TinyTheBrontosaurus commented 5 years ago

agreed.

I re-posted because someone requested a workaround, which typically aren't long-term solutions. This can be added without waiting for a PR to get approved, merged, released and posted.

almarklein commented 5 years ago

Fixed by #14 and #15.

almarklein commented 5 years ago

A new release is now available on Pypi.

almarklein commented 5 years ago

(and I just updated the conda-forge feedstock too)

imranux commented 5 years ago

I have also face this problem. After 67 percent-encode in my video then this error message shown. How can fix this? error is : "We had to kill ffmpeg to stop it. Consider increasing ffmpeg_timeout."

TinyTheBrontosaurus commented 5 years ago

did you try increasing the ffmpeg_timeout? it's an argument to imageio_ffmpeg.write_frames. I simply set mine to 0 every time so that the timeout is ignored. I've never hit a situation where that timeout actually helped me

djhoese commented 5 years ago

@mdimranuddin What version of imageio are you using? If you are using anything older than 2.5.0 then this error/warning is much more likely to happen. Otherwise, try ffmpeg_timeout as @TinyTheBrontosaurus has suggested.

imranux commented 5 years ago

@djhoese @TinyTheBrontosaurus Thank you, sir, both of you. I'm used, anaconda navigator environment, Spider IDE. I've also used the latest version of "imageio" 2.5.0. Finally, I'm increasing the "ffmpeg_timeout", then It's working smoothly. But it's slowly working because of my RAM. But finally It's working, Again Thanks to both of you.

OrganicIrradiation commented 4 years ago

I'm receiving this warning when using imageio.get_writer() and writer.append_data() for a large video being saved to a network share.
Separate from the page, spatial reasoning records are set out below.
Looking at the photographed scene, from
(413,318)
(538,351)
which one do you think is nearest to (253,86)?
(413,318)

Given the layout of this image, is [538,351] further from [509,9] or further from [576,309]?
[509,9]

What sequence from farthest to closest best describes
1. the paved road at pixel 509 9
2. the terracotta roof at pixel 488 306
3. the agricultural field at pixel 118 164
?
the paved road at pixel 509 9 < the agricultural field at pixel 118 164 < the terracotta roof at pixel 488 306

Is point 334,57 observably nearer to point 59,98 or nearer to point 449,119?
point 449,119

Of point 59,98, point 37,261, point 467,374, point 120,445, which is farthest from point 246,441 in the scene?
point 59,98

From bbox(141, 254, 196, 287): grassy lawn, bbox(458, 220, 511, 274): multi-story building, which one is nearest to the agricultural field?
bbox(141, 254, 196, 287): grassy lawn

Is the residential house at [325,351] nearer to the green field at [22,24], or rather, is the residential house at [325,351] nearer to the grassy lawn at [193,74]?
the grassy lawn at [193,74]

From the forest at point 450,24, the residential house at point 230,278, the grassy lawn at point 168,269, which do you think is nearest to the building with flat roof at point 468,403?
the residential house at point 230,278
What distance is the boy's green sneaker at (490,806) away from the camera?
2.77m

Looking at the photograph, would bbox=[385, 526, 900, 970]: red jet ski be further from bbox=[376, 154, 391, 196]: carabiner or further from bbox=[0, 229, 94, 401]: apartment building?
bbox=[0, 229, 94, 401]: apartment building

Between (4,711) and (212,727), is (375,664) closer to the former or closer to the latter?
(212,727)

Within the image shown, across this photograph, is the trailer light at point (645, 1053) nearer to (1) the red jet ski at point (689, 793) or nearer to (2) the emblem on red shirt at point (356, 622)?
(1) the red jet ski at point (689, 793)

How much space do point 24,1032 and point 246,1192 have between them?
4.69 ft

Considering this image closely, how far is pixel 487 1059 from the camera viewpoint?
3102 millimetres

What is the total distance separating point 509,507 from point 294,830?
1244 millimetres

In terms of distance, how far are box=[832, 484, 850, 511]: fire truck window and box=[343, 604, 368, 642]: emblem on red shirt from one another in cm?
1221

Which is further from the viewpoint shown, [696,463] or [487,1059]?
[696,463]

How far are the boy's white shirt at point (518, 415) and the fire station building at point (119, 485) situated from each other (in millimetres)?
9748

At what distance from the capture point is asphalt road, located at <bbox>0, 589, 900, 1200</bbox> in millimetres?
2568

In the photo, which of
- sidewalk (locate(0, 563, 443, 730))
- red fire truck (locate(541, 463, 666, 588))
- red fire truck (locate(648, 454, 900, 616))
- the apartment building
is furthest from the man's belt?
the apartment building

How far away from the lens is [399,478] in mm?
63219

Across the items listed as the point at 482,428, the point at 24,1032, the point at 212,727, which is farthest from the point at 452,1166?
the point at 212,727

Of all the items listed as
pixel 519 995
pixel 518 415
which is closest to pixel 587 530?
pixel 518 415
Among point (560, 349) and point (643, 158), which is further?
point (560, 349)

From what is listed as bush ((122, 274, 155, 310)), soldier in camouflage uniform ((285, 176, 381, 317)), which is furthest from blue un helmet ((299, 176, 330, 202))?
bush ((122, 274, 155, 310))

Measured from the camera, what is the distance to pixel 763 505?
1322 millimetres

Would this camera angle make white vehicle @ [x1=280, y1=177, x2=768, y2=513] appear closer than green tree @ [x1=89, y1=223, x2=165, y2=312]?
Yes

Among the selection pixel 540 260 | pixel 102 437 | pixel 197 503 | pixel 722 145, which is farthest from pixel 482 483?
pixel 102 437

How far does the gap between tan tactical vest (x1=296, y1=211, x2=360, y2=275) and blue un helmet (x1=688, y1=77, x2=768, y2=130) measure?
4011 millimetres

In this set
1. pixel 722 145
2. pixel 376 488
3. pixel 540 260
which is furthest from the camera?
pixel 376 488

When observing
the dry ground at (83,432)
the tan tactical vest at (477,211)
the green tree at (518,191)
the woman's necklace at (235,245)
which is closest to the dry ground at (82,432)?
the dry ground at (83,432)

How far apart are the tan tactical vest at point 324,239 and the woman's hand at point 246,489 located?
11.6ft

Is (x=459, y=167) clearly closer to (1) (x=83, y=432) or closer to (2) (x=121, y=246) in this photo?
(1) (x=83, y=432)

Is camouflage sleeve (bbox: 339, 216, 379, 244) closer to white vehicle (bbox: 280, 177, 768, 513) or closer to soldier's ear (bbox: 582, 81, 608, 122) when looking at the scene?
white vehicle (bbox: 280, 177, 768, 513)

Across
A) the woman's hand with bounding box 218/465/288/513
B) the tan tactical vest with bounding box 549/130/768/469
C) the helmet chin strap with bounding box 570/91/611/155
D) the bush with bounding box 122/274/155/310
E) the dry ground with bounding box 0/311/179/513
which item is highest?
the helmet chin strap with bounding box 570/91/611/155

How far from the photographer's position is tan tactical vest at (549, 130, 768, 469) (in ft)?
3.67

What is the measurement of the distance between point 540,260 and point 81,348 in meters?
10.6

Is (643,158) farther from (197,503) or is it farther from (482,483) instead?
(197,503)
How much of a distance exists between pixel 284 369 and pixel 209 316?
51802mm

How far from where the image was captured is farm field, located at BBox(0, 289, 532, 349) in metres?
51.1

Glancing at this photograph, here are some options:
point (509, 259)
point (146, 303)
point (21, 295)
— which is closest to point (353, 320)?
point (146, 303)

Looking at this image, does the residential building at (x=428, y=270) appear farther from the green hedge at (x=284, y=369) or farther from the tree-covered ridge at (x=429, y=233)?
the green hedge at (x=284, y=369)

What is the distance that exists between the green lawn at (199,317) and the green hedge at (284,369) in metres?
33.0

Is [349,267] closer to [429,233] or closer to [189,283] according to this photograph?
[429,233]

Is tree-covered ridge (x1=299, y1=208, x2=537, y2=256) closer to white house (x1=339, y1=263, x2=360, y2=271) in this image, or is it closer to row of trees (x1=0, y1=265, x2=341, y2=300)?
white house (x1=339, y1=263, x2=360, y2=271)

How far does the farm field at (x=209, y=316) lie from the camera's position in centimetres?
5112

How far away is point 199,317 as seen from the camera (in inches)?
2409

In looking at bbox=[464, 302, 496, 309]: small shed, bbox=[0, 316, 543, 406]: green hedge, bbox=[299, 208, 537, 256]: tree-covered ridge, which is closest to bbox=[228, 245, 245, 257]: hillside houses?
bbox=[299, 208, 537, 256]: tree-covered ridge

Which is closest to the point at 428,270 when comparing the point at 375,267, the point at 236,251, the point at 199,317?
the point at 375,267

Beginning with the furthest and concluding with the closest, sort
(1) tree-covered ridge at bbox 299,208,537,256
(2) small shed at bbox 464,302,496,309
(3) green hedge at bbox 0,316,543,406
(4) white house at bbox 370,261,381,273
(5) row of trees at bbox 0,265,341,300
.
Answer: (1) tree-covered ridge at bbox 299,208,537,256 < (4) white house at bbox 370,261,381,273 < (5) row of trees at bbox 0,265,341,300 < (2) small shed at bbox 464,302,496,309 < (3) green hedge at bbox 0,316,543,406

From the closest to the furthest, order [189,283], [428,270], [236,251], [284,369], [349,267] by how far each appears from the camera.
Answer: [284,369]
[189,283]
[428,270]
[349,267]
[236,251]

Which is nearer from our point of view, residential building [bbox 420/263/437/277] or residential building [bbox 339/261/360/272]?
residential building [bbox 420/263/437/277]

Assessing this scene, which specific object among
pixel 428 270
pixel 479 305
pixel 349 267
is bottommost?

How would I go about passing ffmpeg_timeout to increase (or ignore) the timeout?

djhoese commented 4 years ago

@OrganicIrradiation What version of imageio are you using? Are you writing excessively large frames? I believe ffmpeg_timeout can be passed to append_data iirc.

OrganicIrradiation commented 4 years ago

@djhoese v2.5.0 from PyPi.

I just took a look at https://github.com/imageio/imageio/blob/master/imageio/plugins/ffmpeg.py and _initialize() does not include a method of parsing ffmpeg_timeout nor does _append_data(). I confirmed by adding ffmpeg_timeout=0 to the imageio.get_writer() init, the writer.append_data() call, and to the writer.close(). All gave me a unexpected keyword argument 'ffmpeg_timeout' exception.

djhoese commented 4 years ago

You are right. The new default timeout just happened to be good enough for most people. I'm curious what size data you are writing that is hitting that timeout?

Anyway, if you'd like to make a pull request I think you would have to add the option to _open and then pass it along after that: https://github.com/imageio/imageio/blob/master/imageio/plugins/ffmpeg.py#L247-L258

OrganicIrradiation commented 4 years ago

@djhoese I've temporarily changed my imageio. commands to imageio_ffmpeg. to allow for the timeout. Regarding the data size, I'm not sure where the problem is arising, since the timeout is not raising an exception and the warning is shown in the middle of my script. I'll try to investigate further, but this is a temporary work-around.